A TALE OF TWO VIKINGS By Sandra Hill

“Stay put!” he ordered Esme.

Fortunately, she burrowed farther inside the foliage and said not one word.

Toste and Bolthor rushed off to investigate, their pace slowed by Bolthor’s crippled gait and Toste’s throbbing head. By the time they reached the trees, the villain… or villains… were gone. They walked back slowly, discussing the happenstance. Attacked in a nunnery, of all things!

When they returned to the garden, Toste helped Esme out of the bush. She appeared shaken, but lifted her chin bravely as she whisked evergreen needles off her robe. Her veil was half on, half off. She threw it to the ground, where it nestled next to the discarded peacock feather.

“Dost think it was some Saxon warrior come to finish us off?” Toste asked Bolthor, even as he watched Esme compose herself.

“The arrow was meant for me,” Esme said matter-of-factly.

“What?” he and Bolthor both exclaimed.

“I saw one of my father’s men lurking about earlier today. I should have suspected he would try something like this.” Her words were brave, but her ashen face and trembling hands betrayed her fear.

Toste quickly explained to Bolthor what Esme had told him about her father’s desperation to gain her lands… by her religious vocation or by her death.

” ‘Tis outrageous that a man would do such to his own blood,” Bolthor said, squeezing one of Esme’s hands in his.

“Do you want your dower lands? I mean, do you really want them? Enough to fight for them?” Toste asked Esme, a little irritated to see his friend comforting the lady.

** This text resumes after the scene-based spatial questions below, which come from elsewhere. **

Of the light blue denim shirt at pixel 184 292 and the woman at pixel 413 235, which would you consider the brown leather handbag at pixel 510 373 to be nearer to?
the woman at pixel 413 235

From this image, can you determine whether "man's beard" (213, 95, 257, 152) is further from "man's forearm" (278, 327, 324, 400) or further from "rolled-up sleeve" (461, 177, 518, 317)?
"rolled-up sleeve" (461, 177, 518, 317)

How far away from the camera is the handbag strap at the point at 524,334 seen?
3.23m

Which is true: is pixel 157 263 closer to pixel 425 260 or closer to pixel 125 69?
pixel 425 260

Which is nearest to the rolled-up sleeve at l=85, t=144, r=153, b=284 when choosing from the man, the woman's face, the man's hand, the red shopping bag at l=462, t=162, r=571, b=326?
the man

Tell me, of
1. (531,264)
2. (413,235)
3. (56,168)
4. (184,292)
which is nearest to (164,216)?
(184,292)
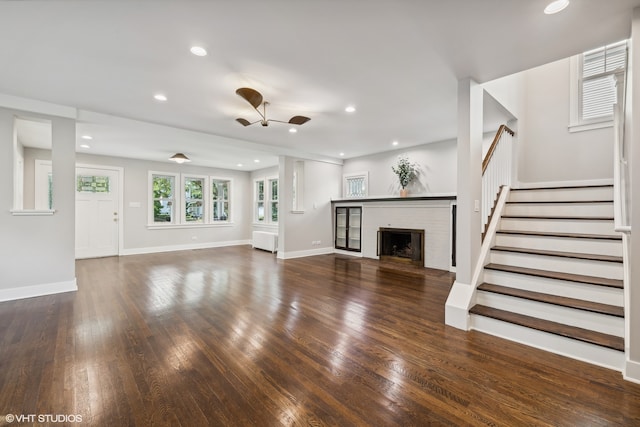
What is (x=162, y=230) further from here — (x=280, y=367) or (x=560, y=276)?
(x=560, y=276)

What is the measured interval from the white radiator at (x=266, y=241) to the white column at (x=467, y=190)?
5.41 m

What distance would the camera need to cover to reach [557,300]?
8.26 ft

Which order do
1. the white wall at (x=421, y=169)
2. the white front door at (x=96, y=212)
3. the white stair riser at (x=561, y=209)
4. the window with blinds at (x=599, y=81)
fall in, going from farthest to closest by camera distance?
the white front door at (x=96, y=212) → the white wall at (x=421, y=169) → the window with blinds at (x=599, y=81) → the white stair riser at (x=561, y=209)

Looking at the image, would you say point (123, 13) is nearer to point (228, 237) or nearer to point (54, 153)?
point (54, 153)

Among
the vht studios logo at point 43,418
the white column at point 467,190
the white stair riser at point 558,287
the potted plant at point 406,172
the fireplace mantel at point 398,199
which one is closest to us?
the vht studios logo at point 43,418

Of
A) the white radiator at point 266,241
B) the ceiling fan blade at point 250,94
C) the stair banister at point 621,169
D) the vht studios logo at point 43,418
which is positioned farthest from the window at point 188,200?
the stair banister at point 621,169

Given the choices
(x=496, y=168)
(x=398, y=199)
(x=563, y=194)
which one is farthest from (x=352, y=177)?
(x=563, y=194)

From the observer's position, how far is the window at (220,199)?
347 inches

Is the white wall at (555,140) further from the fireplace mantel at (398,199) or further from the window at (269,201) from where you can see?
the window at (269,201)

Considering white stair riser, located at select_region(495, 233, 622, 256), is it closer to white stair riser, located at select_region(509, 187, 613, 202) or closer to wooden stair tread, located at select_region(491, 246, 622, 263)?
wooden stair tread, located at select_region(491, 246, 622, 263)

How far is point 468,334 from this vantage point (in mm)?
2639

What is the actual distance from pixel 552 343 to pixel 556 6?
2617mm

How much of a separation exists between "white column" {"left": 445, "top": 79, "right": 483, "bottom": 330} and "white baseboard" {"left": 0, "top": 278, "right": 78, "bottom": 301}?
5.13 meters

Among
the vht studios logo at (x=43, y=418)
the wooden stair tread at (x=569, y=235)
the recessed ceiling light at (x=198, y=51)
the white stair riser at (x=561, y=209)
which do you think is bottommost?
the vht studios logo at (x=43, y=418)
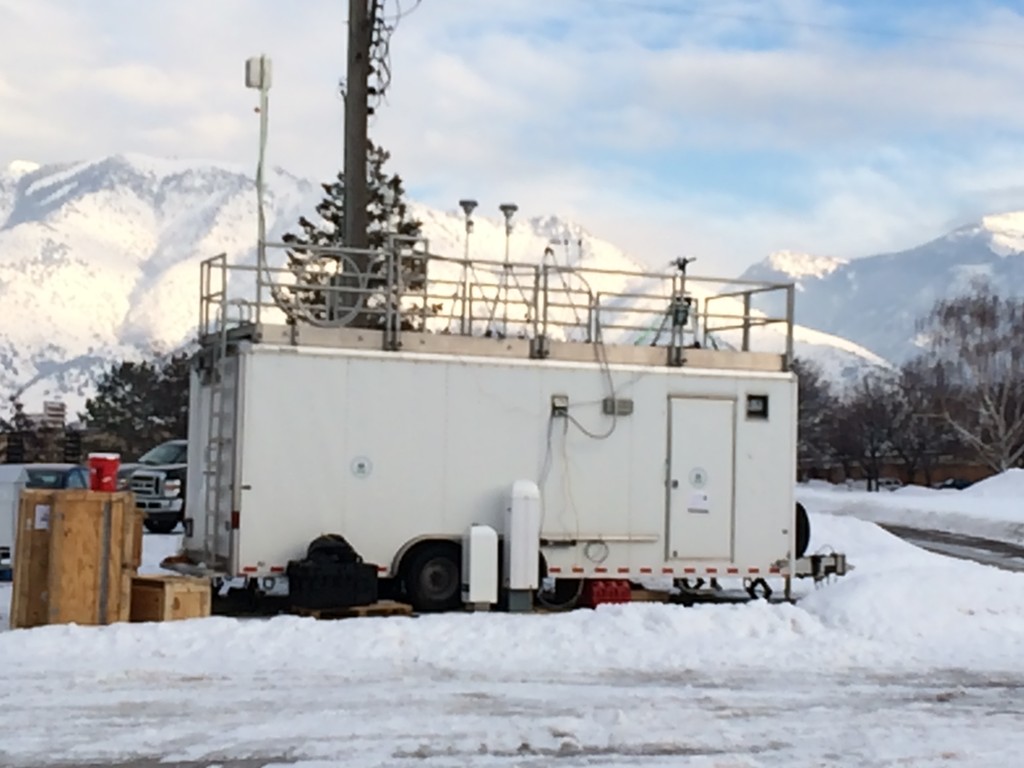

Her face brightened. In fact, her eyes almost seemed to glow with a blue fire. “Yea, I want what belongs to me. With a passion.”

Passion sounded good to Toste.

“I would give anything to get what is mine.”

Oh, lady, you should not promise such to a man. “Anything” prompts way too many images.

He paused for several moments before announcing, “Then I will help you, m’lady. I will be your champion.”

That certainly got the lady’s attention. Her jaw dropped down practically to her chest, which he was beginning to notice had a decided prominence that even nunly garb could not hide. Observing the direction of his stare, she folded her arms over her breasts. “Thank you for your offer, but I have my own plan.”

“We will both be your champions,” Bolthor added. “We will be Lady Esme’s knights.”

“Nay! Definitely not!” she said. “I am in enough of a stew without adding two misguided Vikings to the broth.”

Misguided? Who’s misguided? “Mayhap you could write a saga about it,” Toste suggested to Bolthor sarcastically.

“No sagas about my family dispute! Definitely not!” Lady Esme glared most charmingly at the two of them.

“Good idea, Toste,” said Bolthor, who was unable to recognize sarcasm even when it smacked him in the face. Really, couldn’t the thick-headed Bolthor see that he wanted to be the one and only champion for the lady?

“Is anybody listening to me? I told you I can handle this myself,” Lady Esme screeched. “Violence is not the answer here, even though my father does not hesitate to follow that path. I must use my head and outwit my father. ‘Tis the only way.”

“You are not to worry, m’lady. Violence is the one thing we understand. We are Vikings,” Toste said, as if that said it all.

Lady Esme muttered a very vivid expletive, which caused two sets of male eyebrows to rise in surprise. Almost immediately, she grumbled, “To confession again.”

Yeah, right!…

As Lady Esme walked away, unaware of the seductive, totally unpious sway of her hips, Bolthor commented to Toste, “Nice arse.” And Toste replied, “I hadn’t noticed.”

But then he kissed her…

“I have mixed feelings about the two Vikings,” Esme told Mother Wilfreda.

The abbess raised her eyebrows in question as the two of them sipped small mugs of mead before retiring for the night. They sat before one of the two giant fireplaces in the great hall of the abbey. The pedestal tables had been removed following the evening meal, and now the various nuns sat about, mending threadbare habits, weaving at small looms, praying their beads, or in the case of those at the other hearth, listening raptly to Bolthor as he spun tales about famous Vikings performing extraordinary feats, like Ragnor Hairy-Breeks and Eric Blood-axe. The other Viking, Toste, sat listening as well, with his long legs propped on the hearth rail, but every so often he glanced toward Esme and gave her a disconcerting scrutiny, which invariably caused her to glance away, flustered.